Once Upon a Time in Anatolia is a movie of vastness and stillness, of epic landscapes and inner permutations of the heart. The wonder comes in watching those varied things work in concert.
The first frame has such compositional beauty that it’s clear you’re in the hands of a master. Turkish writer-director Nuri Bilge Ceylan (Climates) opens on a dirty, smeared window, through which we can make out the faint, blurry movement of figures, as well as the faintly glowing blue of a television screen. A face approaches the window and the camera backs away – this isn’t meant to be seen.
We then cut to what we assume is the aftermath of that scene: a caravan of police cars traveling across the Anatolian countryside, with its expansive skies, sloping hills and long and winding roads. The entourage is being led by a murder suspect who is trying to locate the place where a body has been hastily buried. Aside from the scraggly suspect (Taner Birsel), the search party includes a bullying police inspector (Yilmaz Erdogan), a weary prosecutor (Taner Birsel) and a doctor (Muhammet Uzuner) who is on hand to provide a preliminary assessment of the corpse.
As at the opening, Ceylan uses a combination of elegant composition and slight movement to give the film a spellbinding visual rhythm.
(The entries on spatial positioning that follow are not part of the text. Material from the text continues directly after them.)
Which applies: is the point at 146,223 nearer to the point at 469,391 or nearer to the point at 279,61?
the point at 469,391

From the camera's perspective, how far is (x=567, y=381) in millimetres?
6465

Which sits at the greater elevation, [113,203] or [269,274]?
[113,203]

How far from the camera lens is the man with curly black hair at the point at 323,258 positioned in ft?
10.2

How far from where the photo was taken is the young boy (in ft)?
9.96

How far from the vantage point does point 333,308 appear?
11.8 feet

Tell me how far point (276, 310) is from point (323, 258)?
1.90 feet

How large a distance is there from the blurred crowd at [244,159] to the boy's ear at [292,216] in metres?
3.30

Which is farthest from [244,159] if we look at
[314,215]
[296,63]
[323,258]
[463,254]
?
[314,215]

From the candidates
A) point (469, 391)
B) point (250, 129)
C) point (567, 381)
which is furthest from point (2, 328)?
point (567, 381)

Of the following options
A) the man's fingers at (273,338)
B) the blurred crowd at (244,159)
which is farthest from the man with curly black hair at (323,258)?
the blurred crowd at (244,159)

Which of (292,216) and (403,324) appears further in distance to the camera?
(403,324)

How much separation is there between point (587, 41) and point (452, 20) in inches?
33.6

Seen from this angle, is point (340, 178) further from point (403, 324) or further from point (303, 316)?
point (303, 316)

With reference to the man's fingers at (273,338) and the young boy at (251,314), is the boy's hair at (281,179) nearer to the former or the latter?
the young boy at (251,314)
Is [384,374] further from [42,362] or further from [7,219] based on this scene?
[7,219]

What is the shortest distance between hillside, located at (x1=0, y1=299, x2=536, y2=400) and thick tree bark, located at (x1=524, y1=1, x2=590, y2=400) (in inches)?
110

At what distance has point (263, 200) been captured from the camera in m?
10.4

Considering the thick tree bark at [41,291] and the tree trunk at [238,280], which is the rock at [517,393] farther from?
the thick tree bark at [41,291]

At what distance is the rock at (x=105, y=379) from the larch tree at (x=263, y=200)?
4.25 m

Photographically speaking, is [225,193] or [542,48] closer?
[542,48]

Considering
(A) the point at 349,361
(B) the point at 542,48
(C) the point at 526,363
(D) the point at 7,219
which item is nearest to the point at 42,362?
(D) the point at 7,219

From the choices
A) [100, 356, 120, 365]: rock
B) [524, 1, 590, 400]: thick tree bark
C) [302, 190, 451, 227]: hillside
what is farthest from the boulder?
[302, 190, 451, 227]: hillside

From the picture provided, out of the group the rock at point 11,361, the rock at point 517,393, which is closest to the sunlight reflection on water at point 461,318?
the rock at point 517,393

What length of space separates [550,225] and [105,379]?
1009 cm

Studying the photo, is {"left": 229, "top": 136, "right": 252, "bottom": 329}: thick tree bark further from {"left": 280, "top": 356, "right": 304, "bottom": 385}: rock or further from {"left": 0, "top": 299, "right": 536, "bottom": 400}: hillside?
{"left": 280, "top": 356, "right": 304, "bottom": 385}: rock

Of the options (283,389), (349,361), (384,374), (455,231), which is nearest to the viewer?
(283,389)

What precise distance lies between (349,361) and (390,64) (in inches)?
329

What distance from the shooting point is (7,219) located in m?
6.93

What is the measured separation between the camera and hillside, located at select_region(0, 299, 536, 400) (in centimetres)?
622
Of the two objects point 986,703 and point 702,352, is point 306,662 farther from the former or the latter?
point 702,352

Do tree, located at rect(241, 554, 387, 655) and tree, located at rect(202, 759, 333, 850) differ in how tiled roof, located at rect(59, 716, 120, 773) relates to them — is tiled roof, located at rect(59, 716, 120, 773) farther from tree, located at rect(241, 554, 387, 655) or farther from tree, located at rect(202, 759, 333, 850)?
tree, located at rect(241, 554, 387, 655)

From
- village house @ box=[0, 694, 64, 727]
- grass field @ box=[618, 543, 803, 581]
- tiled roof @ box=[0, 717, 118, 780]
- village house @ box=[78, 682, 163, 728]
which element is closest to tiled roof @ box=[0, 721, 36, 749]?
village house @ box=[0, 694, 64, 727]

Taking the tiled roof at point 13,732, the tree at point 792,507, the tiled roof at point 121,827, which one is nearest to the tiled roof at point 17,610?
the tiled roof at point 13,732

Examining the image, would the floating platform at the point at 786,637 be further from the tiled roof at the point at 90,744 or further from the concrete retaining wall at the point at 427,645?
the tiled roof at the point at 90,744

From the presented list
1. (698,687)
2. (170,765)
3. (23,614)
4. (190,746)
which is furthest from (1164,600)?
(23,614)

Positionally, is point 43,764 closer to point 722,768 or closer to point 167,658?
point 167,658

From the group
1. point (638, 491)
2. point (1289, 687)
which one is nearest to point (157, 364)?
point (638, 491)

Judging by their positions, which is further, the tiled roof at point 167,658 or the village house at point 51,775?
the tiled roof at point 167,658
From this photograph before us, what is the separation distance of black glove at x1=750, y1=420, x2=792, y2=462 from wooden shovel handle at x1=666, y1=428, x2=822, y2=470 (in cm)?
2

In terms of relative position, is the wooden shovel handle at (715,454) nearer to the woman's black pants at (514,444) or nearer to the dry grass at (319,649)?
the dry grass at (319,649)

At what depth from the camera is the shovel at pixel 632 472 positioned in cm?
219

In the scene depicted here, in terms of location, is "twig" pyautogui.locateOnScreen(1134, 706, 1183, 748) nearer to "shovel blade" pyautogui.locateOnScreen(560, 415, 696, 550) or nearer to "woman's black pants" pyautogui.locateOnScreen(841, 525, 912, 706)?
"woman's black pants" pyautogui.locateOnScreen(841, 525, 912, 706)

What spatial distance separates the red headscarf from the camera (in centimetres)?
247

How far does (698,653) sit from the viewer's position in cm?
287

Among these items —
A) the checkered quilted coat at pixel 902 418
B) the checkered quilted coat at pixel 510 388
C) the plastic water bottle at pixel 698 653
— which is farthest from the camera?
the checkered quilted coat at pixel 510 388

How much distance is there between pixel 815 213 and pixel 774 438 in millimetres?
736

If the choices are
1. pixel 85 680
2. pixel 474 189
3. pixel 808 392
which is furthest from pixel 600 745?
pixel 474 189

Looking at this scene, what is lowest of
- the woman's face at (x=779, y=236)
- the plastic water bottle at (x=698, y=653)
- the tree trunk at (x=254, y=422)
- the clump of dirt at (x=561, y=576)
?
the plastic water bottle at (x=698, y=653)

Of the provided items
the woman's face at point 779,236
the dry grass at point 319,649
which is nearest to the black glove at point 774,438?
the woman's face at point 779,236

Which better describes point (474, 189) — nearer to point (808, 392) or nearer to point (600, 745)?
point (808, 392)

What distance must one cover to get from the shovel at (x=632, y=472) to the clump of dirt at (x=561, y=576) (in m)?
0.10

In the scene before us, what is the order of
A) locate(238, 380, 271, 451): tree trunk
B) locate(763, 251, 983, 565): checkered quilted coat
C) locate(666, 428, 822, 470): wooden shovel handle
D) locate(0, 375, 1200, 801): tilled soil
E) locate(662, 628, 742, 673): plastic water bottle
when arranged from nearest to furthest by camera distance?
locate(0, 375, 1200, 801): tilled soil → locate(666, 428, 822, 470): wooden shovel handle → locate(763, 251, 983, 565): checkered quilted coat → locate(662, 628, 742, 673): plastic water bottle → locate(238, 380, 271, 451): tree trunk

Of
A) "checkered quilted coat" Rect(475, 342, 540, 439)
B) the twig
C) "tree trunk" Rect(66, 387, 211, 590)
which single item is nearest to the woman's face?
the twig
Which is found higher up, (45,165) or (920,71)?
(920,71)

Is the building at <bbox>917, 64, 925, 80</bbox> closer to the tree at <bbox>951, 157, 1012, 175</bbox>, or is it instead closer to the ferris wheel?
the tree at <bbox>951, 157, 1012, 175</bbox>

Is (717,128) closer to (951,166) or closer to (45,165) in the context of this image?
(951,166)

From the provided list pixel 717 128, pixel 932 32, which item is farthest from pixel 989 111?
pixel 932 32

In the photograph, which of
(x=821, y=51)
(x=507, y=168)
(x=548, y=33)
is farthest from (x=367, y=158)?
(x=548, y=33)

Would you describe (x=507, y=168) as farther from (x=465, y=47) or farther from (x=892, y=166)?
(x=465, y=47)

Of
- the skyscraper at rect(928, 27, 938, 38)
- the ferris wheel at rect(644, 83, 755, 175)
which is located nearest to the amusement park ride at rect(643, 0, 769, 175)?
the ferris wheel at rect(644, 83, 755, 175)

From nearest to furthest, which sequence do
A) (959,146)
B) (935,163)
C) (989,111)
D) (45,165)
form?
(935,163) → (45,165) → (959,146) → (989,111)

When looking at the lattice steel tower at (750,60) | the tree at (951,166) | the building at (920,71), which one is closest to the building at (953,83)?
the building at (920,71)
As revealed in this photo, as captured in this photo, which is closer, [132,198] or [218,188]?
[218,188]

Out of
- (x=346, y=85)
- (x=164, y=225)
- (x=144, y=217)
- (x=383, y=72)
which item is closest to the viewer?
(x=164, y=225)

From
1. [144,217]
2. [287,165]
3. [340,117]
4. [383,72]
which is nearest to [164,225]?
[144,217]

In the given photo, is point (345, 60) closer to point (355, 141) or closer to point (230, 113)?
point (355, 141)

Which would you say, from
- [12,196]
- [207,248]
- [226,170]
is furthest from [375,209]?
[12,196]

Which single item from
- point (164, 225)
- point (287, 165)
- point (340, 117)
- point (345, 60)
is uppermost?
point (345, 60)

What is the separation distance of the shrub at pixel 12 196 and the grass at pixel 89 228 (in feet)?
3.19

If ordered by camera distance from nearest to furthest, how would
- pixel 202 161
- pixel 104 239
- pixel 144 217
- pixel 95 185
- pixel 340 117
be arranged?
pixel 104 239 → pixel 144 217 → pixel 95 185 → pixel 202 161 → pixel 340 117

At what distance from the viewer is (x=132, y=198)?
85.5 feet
As dusk settles over the open hills, the headlights of the search cars send blistering beams that float along the curving path of the road. All of this happens in a far-right corner of the screen, with a tree anchoring the center of the frame. As the cars proceed across the screen, it’s as if a lush landscape painting is being invaded by the cinema.
Similar sequences follow as the search party stops at one location after another waiting for the suspect to remember/confess where the awful deed took place. As he wanders about in the fields with the police, the doctor and prosecutor kill time with conversation, returning again at each stop to a story of the prosecutor’s about a woman who accurately predicted her own death. This lengthy first section of the film continues in such a way, essentially amounting to a variation on Waiting for Godot, with the search party on its own futile pursuit of meaning and significance.
As Once Upon a Time in Anatolia proceeds – and especially in its final third, when the participants have returned to an urban environment – it becomes clearer what the picture might be getting at. Is there a certain futility, the movie asks, in pursuing truth and justice so relentlessly, even after death? The discovery of the corpse (spoiler alert?) reveals a more clinical sort of truth about the murder, but it also consequently threatens to further the pain for the family of the murdered man. Likewise, as the doctor pursues more details from the prosecutor about the woman in his story, he reaches a conclusion that, if shared, would cause additional sorrow for those the woman left behind.
There is a certain sense of resignation that the movie embraces, then, one that’s not mournful as much as it is quiet and contemplative. Rather than doggedly pursue every fact and detail, even to ghastly ends (the movie pointedly closes with an autopsy, the sickly sounds of which continue over the final credits), why not be content in the present, with knowledge that may not be complete, but is enough?
One of those present moments comes midway through the film, when the search party has stopped for a meal in a rural village. The power goes out, casting them in darkness, until a young girl enters the room with a tray carrying tea and candles. As the soft light illuminates each man’s face, one by one, we see in their expressions that the vastness of this night and the burden of their task have been, for a moment, stilled, lifted. Perhaps, Once Upon a Time in Anatolia suggests, light doesn’t always have to illuminate the entire truth.